C’EST LE SYSTEME DOMINANT QUI CONDITIONNE LES PARTICULES: On connait le refrain des idéologues dénonçant la sociologie « islamo-gauchiste » explicative et justificatrice (avant c’était la « sociologie marxiste »), mais il ne s’agit pas de ça. Juste de comprendre que dans un système violent, et le capitalisme fondé sur la concurrence et la compétitivité, visant l’élimination d’autrui (définition de la concurrence), est violent alors toutes les particules élémentaires de la société (les couples) sont imbibées de l’idéologie de la concurrence et de l’individu consommateur. La famille, le couple et les individus, en viennent souvent,« à l’insu de leur plein gré » comme dirait Virenque, à adopter et appliquer les comportements du marché, fondé sur la seule logique individuelle. Or, dans une société fondée et construite sur la « communauté de destins » faisant Nation sur un programme politique (« liberté, égalité, fraternité ») l’individualisme est une violence qui détruit les fondements de la République, de l’idée « d’intérêt général » et « d’intérêt général humain » (Mélenchon).
UNE REVOLUTION EST NESSAIRE ET URGENTE : Un autre système économique et une autre société sont donc à penser, inventer et construire, qui soient libérés de l’exploitation de l’homme par l’homme. Et de la femme par l’Homme (« Patriarcat »). Marx a écrit : « dans le couple, la femme joue le rôle du prolétariat » dévoilant ainsi la perception qu’il avait de la dialectique entre rapport d’exploitation du Capitalisme et ses effluves dans toute la société, couple compris. Comme il avait vu aussi le rapport entre l’exploitation de l’homme et de la nature : « Le capital épuise autant l’homme que la nature » / K.Marx.

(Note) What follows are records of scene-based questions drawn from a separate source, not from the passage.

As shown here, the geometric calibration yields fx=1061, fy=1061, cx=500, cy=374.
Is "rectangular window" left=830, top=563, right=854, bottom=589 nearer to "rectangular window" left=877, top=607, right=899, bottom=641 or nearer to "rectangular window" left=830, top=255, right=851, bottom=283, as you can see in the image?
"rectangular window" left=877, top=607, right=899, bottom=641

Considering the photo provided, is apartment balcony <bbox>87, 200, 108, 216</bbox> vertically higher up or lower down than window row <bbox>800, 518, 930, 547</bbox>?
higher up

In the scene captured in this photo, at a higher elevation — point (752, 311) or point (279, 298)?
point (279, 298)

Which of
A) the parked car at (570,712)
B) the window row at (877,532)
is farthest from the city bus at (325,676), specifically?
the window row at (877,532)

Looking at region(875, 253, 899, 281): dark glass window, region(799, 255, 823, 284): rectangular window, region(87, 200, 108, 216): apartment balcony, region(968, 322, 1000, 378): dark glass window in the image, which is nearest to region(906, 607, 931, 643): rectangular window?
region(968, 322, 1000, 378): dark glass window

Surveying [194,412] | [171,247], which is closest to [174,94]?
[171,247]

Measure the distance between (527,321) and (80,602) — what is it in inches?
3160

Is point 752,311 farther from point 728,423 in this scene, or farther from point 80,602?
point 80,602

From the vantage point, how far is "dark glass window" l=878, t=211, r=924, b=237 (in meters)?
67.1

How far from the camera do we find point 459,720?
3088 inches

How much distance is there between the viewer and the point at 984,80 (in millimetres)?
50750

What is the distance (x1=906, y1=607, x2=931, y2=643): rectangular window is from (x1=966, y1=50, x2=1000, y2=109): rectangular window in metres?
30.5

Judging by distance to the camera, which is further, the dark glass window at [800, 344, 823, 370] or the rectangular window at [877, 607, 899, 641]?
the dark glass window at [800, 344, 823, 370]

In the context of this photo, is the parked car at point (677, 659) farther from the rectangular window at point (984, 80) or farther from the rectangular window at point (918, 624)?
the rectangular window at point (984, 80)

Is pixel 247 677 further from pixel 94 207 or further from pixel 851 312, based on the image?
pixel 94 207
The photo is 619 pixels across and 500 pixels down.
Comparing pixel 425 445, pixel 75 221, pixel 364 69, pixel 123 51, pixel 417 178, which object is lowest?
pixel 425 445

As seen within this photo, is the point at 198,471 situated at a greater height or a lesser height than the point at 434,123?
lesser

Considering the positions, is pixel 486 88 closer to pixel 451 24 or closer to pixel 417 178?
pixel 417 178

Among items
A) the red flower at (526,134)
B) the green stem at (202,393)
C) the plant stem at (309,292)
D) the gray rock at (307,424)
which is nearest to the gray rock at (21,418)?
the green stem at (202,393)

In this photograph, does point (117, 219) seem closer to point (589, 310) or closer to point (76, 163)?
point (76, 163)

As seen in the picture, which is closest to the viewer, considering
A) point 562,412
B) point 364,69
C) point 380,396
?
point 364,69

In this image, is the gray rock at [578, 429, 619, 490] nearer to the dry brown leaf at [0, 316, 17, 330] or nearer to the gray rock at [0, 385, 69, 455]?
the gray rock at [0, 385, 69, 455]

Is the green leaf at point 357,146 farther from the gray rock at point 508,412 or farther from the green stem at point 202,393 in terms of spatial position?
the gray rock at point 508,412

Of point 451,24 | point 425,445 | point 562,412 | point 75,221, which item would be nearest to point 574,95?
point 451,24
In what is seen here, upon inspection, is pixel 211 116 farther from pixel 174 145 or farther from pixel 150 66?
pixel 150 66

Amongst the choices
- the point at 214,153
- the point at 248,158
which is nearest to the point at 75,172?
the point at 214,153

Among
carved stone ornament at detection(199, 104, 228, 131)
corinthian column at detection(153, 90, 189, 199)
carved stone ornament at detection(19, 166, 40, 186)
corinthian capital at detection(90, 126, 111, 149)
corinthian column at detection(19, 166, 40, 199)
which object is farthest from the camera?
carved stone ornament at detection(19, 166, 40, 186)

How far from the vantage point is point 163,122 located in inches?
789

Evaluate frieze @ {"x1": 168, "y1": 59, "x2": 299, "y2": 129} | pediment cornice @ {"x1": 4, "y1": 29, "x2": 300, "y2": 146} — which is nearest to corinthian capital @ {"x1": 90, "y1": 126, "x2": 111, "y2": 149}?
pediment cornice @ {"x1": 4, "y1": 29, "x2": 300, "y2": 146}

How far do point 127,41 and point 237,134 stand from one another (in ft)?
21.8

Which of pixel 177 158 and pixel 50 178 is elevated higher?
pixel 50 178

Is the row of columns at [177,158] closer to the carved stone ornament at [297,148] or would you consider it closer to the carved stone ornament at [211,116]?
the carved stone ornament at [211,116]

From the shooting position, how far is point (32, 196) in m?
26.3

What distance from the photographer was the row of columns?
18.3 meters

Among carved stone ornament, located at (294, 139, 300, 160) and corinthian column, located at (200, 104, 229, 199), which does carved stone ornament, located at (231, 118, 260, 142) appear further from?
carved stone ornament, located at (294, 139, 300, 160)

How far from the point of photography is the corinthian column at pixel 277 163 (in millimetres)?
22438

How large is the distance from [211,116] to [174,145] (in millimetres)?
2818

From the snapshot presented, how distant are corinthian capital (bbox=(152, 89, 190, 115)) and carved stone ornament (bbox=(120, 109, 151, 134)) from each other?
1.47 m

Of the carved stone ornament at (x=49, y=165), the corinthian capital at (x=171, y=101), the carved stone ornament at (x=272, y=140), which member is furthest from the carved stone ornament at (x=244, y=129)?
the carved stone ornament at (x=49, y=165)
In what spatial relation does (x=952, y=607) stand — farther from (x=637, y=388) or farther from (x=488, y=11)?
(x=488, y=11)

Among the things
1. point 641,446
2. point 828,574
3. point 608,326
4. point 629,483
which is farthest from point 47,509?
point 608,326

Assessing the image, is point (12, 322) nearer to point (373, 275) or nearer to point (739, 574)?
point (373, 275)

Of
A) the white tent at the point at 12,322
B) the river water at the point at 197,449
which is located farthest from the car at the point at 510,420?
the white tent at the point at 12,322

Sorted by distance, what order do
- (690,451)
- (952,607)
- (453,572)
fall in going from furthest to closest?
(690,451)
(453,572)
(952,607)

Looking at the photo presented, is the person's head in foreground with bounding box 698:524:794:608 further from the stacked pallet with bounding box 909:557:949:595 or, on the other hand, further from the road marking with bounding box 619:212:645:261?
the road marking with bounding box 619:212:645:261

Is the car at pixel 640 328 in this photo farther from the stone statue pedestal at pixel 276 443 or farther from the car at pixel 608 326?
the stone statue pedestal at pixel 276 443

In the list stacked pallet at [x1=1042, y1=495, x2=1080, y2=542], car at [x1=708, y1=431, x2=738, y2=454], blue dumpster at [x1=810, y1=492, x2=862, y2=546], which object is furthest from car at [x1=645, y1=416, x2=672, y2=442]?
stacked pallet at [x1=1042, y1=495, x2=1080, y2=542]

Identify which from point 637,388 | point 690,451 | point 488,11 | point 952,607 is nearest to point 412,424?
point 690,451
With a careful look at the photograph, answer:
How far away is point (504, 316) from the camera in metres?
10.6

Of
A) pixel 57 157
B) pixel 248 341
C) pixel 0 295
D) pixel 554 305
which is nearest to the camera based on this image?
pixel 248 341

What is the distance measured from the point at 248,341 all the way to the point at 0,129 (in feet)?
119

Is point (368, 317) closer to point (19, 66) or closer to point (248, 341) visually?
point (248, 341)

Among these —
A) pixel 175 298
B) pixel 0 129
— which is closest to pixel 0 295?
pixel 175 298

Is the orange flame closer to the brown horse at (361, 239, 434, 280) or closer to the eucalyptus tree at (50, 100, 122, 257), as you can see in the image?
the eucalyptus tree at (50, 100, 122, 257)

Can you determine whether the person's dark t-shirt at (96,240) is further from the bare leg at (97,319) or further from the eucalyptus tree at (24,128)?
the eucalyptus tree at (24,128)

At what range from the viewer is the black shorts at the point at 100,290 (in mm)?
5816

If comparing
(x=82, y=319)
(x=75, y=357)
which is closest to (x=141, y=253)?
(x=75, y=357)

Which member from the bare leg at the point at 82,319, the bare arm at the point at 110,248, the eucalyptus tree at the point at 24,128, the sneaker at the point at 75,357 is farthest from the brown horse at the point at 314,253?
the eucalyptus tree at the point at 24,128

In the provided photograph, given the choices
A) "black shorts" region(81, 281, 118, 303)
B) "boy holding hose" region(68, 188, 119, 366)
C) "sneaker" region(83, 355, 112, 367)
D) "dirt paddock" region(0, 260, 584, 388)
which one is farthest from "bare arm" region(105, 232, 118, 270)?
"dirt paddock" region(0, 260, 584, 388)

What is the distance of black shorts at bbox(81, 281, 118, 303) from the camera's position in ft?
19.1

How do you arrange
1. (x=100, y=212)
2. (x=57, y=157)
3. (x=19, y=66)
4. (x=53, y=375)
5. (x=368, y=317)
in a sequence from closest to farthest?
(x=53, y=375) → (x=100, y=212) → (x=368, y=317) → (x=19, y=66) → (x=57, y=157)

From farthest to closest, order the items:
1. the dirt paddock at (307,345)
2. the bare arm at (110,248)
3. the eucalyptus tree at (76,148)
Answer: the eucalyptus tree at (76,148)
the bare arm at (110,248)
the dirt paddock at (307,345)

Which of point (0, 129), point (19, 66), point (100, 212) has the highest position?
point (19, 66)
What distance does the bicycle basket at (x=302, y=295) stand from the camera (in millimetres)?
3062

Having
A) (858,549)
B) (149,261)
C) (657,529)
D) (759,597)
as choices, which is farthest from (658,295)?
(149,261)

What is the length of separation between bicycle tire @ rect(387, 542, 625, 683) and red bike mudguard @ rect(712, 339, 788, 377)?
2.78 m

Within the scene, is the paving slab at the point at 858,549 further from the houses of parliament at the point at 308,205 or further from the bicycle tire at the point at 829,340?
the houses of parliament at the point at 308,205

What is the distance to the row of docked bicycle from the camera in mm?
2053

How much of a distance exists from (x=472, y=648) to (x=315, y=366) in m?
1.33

MON SOUTIEN POUR TOI ADRIEN : Au-delà de la position intelligente des députés insoumis qui désirent, si j’ai bien lu, te garder député, tu as mon soutien d’humanité, non pour ton acte que je condamne aussi et qui est, redisons-le, inexcusable, mais pour la souffrance que tu dois subir depuis 15 jours.
Tu dois de plus commencer à comprendre qu’avec cette gifle, ta vie a basculé, tes espoirs sont détruits et ton avenir s’est d’un coup obscurci, sans savoir de quoi demain sera fait. C’est une chute terrible et j’espère que tes amis, ta famille et le mouvement insoumis saura prendre en compte cette situation de souffrance et tracer une voie te permettant de t’en sortir.
J’imagine comment les sentiments que tu as dans ton cœur doivent s’entrechoquer, tu ne dois pas dormir la nuit, remuant dans ta tête, cet acte que tu as commis, que tu ne peux plus revenir en arrière et que de ce fait, tu ne peux réparer.
Au cours de sa vie chacun, commets des actes, que par la suite il regrette toute sa vie, moi le premier.
Et que celui qui n’a jamais fauté, me jette, nous jette la première pierre.
Pour les imbéciles, je ne soutiens pas Adrien contre sa femme, je soutiens la fragilité actuelle d’Adrien et dont la gifle, est aussi un révélateur de fragilité. On ne gifle pas si on est pas en souffrance, en tout cas, dans ce cas précis (pas de généralisation).
En ce sens la gifle n’est pas comparable avec le viol, les violences et les féminicides qui eux sont les purs produits du Capitalisme.
Le 23 septembre 2022, Fabrice,
Troubadour de l’égalité des femmes, nos égaux absolus en droit et en matérialité effective (la matérialité effective, c’est que les lois qui ne sont que des textes, puissent s’appliquer réellement afin de ne pas rester des incantations. D’où la nécessité du budget de 1 milliards d’euros contre les violences faites aux femmes (toutes les violences). La matérialisation, ce sont donc des services publics dédiées à cette seule fonction (et pas sous traitée au privé marchand).
P.S / Je sais que quel que soient les précautions prises et soulignées à plusieurs reprises, l’idéologie de l’interprétation de mon courrier l’emportera chez certains sur la lecture authentique, mais je persiste et signe. Le 26 septembre, 2022, Fabrice.